NameChangeQuandry · 02/07/2025 13:10

My adult adopted DD has changed her name by deed poll.
I am really struggling. She gave us around a year's notice but had been using the new name for some time before that with friends.

Everyone on MN normally says it is their name etc etc etc. I know this in my head. I even to some extent understand why she is doing this. New name, new life.

But even though I didn't name her it is hard.
. I feel sorry for BM as that will be a kick in the teeth for her when she finds out
. My other DC feels even more than before that their sibling is lost to them
. I brought up a child with a certain name. I now get cards from what feels like a stranger.
. She didn't discuss this with us at all, just announced it
. It isn't a usual name, it is a kind of fantasy one.

OP posts:
Pieandchips999 · 02/07/2025 23:40

When I was a teenager I wanted a very odd hippy name but changed my mind by the time I was old enough. I did however legally change my name to my nickname and also changed a bit about the rest of the name a few years later. I was really surprised when my family were bothered. For me it was my name not anyone else's and it just occur to me. It's much more common culturally in young adults now. I think this is one of those things you are going to have to let go of even though I get now why it would have an impacted on others

NameChangeQuandry · 03/07/2025 13:09

I think this is one of those things you are going to have to let go of

That is indeed true, I have already added it to to the (quite large) pile of things already 'let go of'. (I can't really let go, but at least on a pile of 'things that are past and I can't change, but can only choose not to focus on'.)

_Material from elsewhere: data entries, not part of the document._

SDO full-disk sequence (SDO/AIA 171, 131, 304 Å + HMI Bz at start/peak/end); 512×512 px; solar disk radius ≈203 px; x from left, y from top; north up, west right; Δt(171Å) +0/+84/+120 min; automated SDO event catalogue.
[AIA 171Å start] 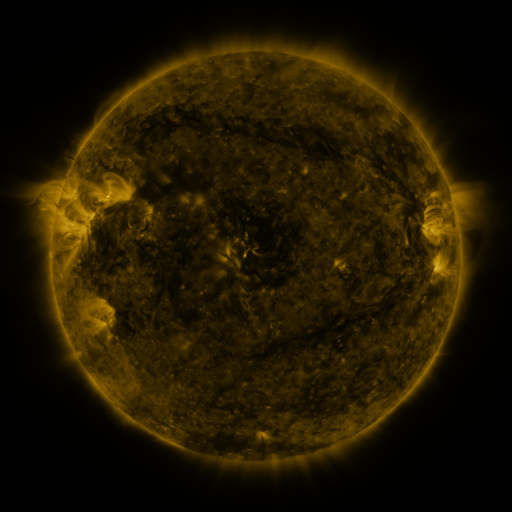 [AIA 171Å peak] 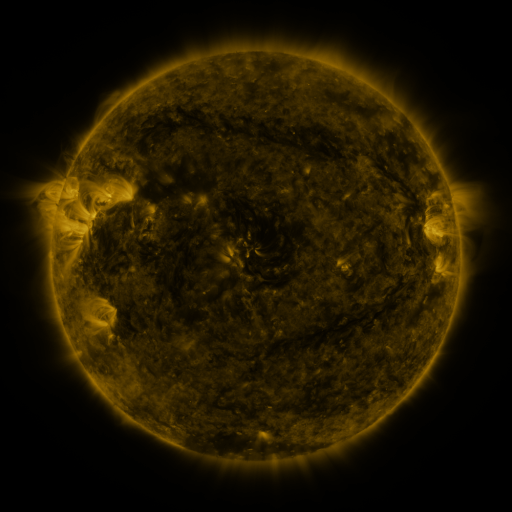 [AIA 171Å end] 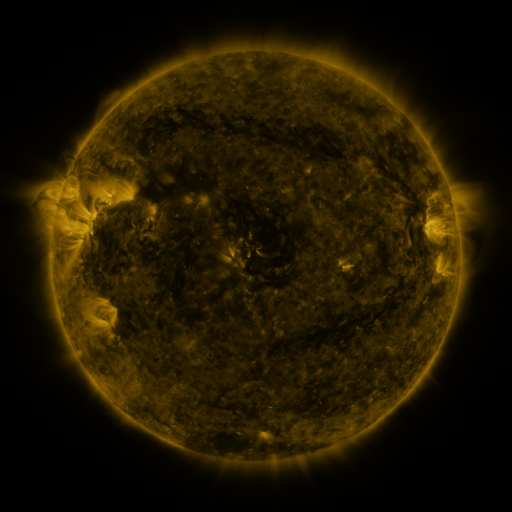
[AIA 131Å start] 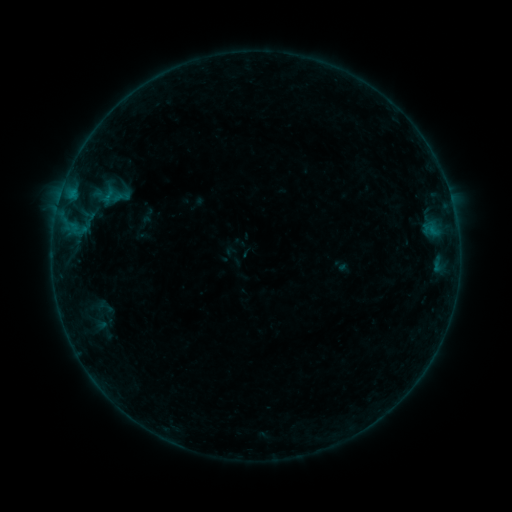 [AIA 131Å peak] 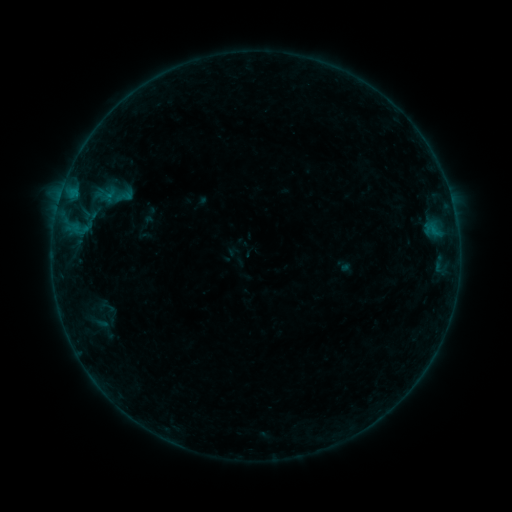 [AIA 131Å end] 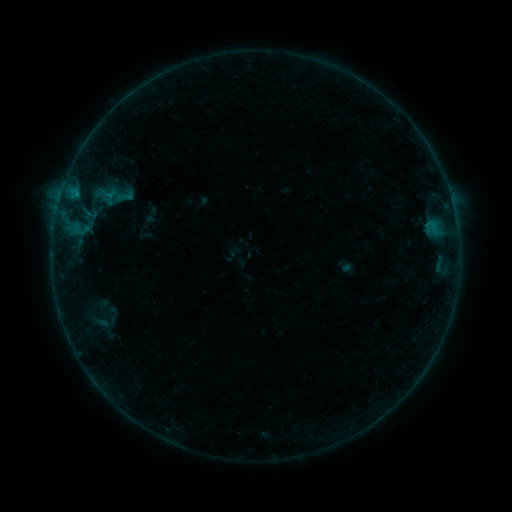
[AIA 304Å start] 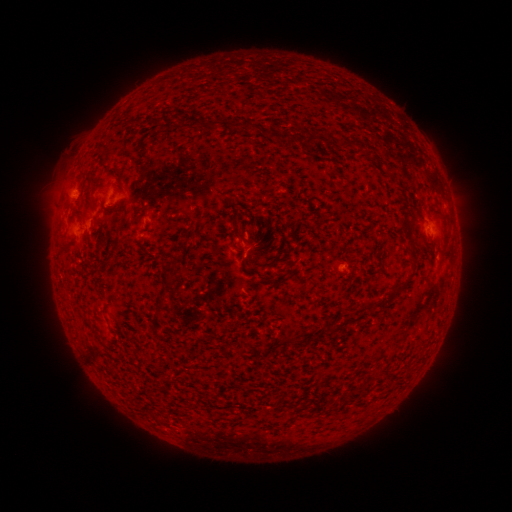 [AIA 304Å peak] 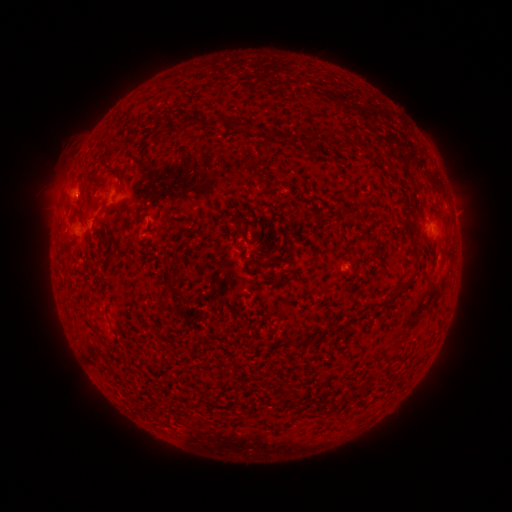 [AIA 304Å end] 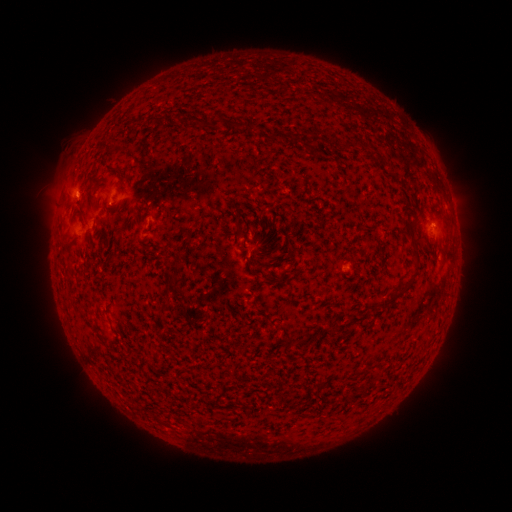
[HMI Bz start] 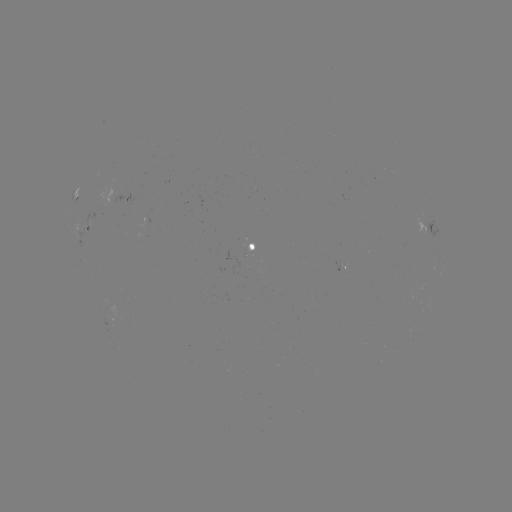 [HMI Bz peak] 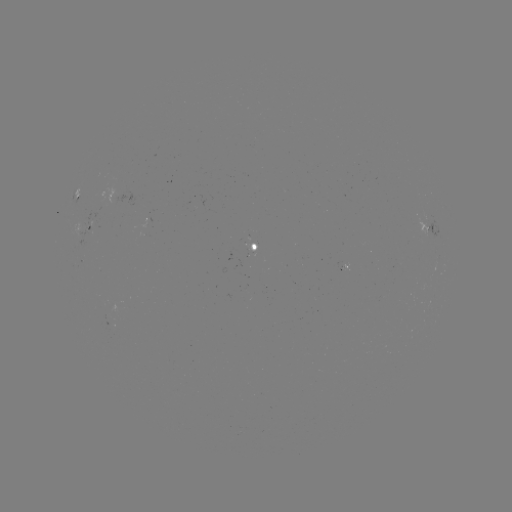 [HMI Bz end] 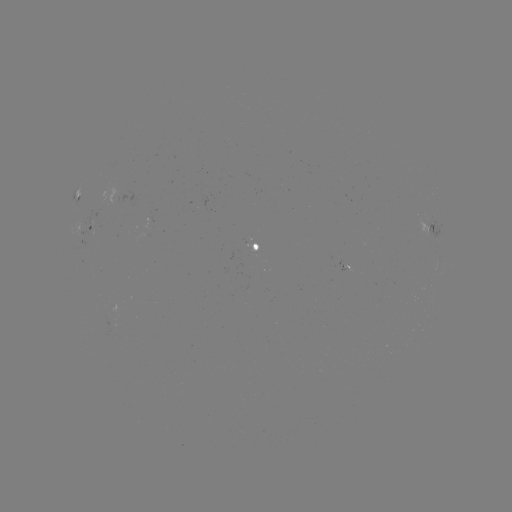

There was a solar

I just feel sad at how DD goes about things. There are a number of things in the past few years where, had she approached them differently, she would have had the same main outcome, but without causing distress and upset to those around her, damaging her relationships with friends and family.

OP posts:
peafritterandcurrysauce · 27/07/2025 11:31

My older sister (not adopted) changed her name mid twenties. I don’t know how my parents felt about this but they always addressed her/referred to her by her chosen name and we were encouraged to do the same. Her new name soon became her name and it’s been many years since we’ve thought of her original name as anything but a middle name (she added it to her middle name). I did use her birth name as a middle name for my daughter though as I loved it.